= Task prompt =
Extract exactly and only the lines of the data below, starting at the line with "What distance from the camera does" and stopping after the final line.

= Records of spatial reasoning questions =
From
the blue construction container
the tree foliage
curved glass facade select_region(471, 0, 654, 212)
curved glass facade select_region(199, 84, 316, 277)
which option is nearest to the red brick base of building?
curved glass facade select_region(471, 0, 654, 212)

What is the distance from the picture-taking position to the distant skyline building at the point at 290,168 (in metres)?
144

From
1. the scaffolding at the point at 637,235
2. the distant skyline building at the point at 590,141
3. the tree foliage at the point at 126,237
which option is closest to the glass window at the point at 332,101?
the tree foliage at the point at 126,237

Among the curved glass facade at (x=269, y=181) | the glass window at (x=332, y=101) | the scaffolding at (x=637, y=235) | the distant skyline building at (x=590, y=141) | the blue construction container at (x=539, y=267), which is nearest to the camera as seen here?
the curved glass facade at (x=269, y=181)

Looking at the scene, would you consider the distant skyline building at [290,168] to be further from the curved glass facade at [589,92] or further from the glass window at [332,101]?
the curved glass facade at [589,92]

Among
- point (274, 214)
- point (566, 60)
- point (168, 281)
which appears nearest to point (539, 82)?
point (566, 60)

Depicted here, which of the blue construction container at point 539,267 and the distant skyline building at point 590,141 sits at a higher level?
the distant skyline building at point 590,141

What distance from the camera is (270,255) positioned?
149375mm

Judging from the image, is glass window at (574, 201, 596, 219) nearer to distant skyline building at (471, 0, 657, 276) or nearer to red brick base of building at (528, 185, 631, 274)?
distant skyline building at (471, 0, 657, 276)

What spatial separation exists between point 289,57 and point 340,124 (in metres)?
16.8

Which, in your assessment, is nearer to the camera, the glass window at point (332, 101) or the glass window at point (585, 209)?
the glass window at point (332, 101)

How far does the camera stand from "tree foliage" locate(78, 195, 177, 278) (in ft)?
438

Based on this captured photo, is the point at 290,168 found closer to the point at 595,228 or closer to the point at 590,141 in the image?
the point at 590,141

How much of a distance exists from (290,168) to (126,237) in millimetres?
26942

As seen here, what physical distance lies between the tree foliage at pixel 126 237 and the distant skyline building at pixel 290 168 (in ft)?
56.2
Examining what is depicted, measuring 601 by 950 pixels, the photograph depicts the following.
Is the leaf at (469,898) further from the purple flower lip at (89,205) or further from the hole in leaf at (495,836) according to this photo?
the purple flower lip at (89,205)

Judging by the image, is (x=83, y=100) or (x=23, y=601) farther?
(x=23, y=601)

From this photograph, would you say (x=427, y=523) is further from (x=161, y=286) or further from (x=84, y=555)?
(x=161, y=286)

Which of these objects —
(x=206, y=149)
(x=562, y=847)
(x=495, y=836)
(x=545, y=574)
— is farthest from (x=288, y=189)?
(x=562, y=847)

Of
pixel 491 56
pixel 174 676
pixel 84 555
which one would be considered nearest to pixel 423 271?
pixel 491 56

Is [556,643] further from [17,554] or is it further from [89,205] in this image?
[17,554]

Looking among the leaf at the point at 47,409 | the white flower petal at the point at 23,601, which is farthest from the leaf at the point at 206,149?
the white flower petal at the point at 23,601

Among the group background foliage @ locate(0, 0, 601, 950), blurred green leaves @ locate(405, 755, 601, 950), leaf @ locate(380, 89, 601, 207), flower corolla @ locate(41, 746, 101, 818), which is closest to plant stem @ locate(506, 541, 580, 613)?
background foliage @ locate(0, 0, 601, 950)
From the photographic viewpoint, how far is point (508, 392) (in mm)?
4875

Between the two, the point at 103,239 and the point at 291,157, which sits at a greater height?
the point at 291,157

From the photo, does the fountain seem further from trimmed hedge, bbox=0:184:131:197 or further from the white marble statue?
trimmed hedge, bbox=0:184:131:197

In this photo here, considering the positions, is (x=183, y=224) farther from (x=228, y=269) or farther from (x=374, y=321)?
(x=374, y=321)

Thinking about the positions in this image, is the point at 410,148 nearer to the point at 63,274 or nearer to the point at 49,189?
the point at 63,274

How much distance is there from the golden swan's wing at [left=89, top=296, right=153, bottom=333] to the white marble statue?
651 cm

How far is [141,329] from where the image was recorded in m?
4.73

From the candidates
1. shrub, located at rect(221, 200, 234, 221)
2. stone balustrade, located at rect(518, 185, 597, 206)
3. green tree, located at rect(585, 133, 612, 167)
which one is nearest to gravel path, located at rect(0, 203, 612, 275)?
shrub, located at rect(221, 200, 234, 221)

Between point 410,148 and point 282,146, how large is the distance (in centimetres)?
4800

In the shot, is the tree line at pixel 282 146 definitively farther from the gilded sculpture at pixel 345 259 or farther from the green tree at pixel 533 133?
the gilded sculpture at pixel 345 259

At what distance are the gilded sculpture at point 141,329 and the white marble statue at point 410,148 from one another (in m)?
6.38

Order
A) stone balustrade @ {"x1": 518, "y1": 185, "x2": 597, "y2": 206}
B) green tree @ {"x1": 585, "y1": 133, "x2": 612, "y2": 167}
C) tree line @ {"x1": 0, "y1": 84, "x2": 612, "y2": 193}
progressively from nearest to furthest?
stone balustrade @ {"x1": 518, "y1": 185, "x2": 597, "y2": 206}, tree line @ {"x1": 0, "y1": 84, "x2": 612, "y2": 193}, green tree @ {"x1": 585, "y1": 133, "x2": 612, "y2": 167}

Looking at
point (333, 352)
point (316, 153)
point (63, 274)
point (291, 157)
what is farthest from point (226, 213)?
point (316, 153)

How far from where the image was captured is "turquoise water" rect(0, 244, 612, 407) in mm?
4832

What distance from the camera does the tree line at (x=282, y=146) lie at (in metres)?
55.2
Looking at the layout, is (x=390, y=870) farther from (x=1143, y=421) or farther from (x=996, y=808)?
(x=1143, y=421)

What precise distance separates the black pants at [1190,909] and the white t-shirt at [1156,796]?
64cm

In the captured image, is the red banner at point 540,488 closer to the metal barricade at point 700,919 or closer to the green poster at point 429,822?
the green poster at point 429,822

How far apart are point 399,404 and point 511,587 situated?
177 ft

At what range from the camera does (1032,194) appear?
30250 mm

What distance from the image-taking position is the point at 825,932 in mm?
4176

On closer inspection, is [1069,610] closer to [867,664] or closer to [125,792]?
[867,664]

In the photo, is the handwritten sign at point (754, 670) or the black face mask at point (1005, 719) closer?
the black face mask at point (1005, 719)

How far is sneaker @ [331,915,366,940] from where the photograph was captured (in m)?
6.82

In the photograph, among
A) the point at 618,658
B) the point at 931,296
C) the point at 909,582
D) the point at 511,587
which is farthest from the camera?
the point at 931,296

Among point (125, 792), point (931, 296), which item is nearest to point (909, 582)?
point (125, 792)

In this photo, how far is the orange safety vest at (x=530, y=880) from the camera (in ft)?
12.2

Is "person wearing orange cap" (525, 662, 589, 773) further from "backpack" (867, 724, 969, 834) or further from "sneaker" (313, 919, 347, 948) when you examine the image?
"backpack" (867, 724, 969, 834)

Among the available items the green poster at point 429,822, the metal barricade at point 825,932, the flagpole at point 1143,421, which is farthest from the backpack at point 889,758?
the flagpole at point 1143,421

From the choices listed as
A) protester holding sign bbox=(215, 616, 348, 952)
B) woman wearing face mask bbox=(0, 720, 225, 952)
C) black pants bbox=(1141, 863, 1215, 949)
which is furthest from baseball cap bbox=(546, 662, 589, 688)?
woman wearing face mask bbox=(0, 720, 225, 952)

= Problem solution =
What distance from the camera does the tree line at (x=282, y=146) lie at (in metres)?
55.2
Looking at the layout, is (x=390, y=870) farther from (x=1143, y=421) or farther from (x=996, y=808)?
(x=1143, y=421)

What precise distance separates the black pants at [1190,909] and the white t-shirt at [1156,796]?
64cm

In the captured image, is the red banner at point 540,488 closer to the metal barricade at point 700,919 or closer to the green poster at point 429,822?
the green poster at point 429,822

How far apart are point 399,404 and point 511,587 situated?
177 ft

At what range from the camera does (1032,194) appear?
30250 mm

What distance from the image-taking position is the point at 825,932 in mm?
4176

On closer inspection, is [1069,610] closer to [867,664] or closer to [125,792]?
[867,664]

In the photo, is the handwritten sign at point (754, 670) or the black face mask at point (1005, 719) closer?
the black face mask at point (1005, 719)

How far is sneaker @ [331,915,366,940] from where the photograph was captured (in m)?
6.82

In the photograph, among
A) the point at 618,658
B) the point at 931,296
C) the point at 909,582
D) the point at 511,587
which is farthest from the camera?
the point at 931,296

Among point (125, 792), point (931, 296), which item is nearest to point (909, 582)?
point (125, 792)

In this photo, how far is the orange safety vest at (x=530, y=880) from the camera (in ft)?
12.2

Is "person wearing orange cap" (525, 662, 589, 773) further from "backpack" (867, 724, 969, 834) or further from "sneaker" (313, 919, 347, 948) when you examine the image?
"backpack" (867, 724, 969, 834)

Among the available items the green poster at point 429,822, the metal barricade at point 825,932, the flagpole at point 1143,421, which is farthest from the backpack at point 889,758?
the flagpole at point 1143,421

From the choices listed as
A) protester holding sign bbox=(215, 616, 348, 952)
B) woman wearing face mask bbox=(0, 720, 225, 952)
C) black pants bbox=(1141, 863, 1215, 949)
which is furthest from baseball cap bbox=(546, 662, 589, 688)?
woman wearing face mask bbox=(0, 720, 225, 952)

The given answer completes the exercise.